Convaincus que rien ne se fera sans une intervention forte des citoyennes et des citoyens, nous entendons tenir notre part et toute notre part dans ces nécessaires débats, confrontations et mobilisations présents et à venir. Nous entendons participer aux efforts de promotion de la citoyenneté dans tous les domaines de la vie publique, qu’il s’agisse d’éducation civique, de formation, d’éducation populaire.
Nous sommes déterminés à jouer pleinement notre rôle d’association généraliste de défense et de promotion des droits, indépendante des forces politiques et gouvernementales, que ce soit à l’école, dans la cité, aux côtés des travailleurs dans les entreprises, des exclus du travail, du logement, de la santé, de l’éducation.
Nous restons vigilants et mobilisés face à toutes les agressions qui visent la démocratie et dont le ressort est la haine, qu’il s’agisse d’exclusion, de racisme ou de xénophobie ; face à toutes les tentatives de rogner sur les droits et les libertés d’expression, de création ; face enfin aux politiques s’en prenant à des boucs émissaires.

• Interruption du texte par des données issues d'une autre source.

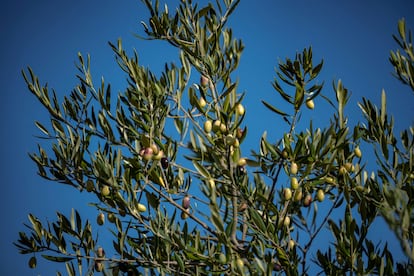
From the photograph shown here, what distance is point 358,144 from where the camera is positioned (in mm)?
2133

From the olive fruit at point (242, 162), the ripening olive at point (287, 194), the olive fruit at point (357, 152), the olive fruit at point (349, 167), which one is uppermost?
the olive fruit at point (357, 152)

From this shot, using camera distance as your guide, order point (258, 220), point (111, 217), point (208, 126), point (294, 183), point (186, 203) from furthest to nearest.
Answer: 1. point (186, 203)
2. point (111, 217)
3. point (208, 126)
4. point (294, 183)
5. point (258, 220)

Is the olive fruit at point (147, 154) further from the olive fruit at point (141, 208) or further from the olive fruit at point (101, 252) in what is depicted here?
the olive fruit at point (101, 252)

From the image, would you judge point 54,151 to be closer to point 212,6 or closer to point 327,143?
point 212,6

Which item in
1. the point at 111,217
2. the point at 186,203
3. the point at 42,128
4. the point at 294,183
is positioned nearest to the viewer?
the point at 294,183

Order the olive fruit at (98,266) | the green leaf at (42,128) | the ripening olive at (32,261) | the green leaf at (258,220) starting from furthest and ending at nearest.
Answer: the green leaf at (42,128) < the ripening olive at (32,261) < the olive fruit at (98,266) < the green leaf at (258,220)

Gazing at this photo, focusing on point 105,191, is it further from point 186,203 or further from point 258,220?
point 258,220

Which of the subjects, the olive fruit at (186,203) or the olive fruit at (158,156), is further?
the olive fruit at (186,203)

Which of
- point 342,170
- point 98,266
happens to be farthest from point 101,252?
point 342,170

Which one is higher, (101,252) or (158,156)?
(158,156)

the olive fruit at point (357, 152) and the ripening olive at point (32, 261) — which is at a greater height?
the olive fruit at point (357, 152)

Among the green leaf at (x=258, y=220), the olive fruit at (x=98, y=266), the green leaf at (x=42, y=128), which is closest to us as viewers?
the green leaf at (x=258, y=220)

Nous le ferons en rassemblant, en lien avec tous nos partenaires de la société civile, et notamment dans le cadre de « Pour un avenir solidaire ».
Notre conception et notre pratique de la citoyenneté sont exigeantes ; elles portent sur les contenus réels des politiques proposées plus que sur leurs affichages. Nous souhaitons que le débat porte sur des choix de fond et non des pis-aller ; nous entendons peser enfin réellement sur les pratiques parlementaires et les politiques mises en œuvre par les exécutifs, en toute indépendance.
Ces choix sont exigeants, à la hauteur des défis. Ils sont aussi réalistes. Changer vraiment, pour le meilleur et non le pire, est possible. A condition que les citoyennes et les citoyens mettent en commun leurs énergies pour imposer le respect de leurs droits ; à condition que cette dynamique d’égalité s’articule à son tour à des décisions courageuses en matière d’économie et de politiques sociales, à condition, enfin, que soient créées les conditions d’une fraternité assurant dynamisme et rayonnement à la France.
Le futur n’est écrit nulle part ; il est entre nos mains. Quels que soient les obstacles et les difficultés, la Ligue des droits de l’Homme entend tenir ce cap, rassembler et relever les défis de la période, avec ce que cela suppose d’exigence démocratique, de justice sociale et d’espoir dans un avenir commun et fraternel.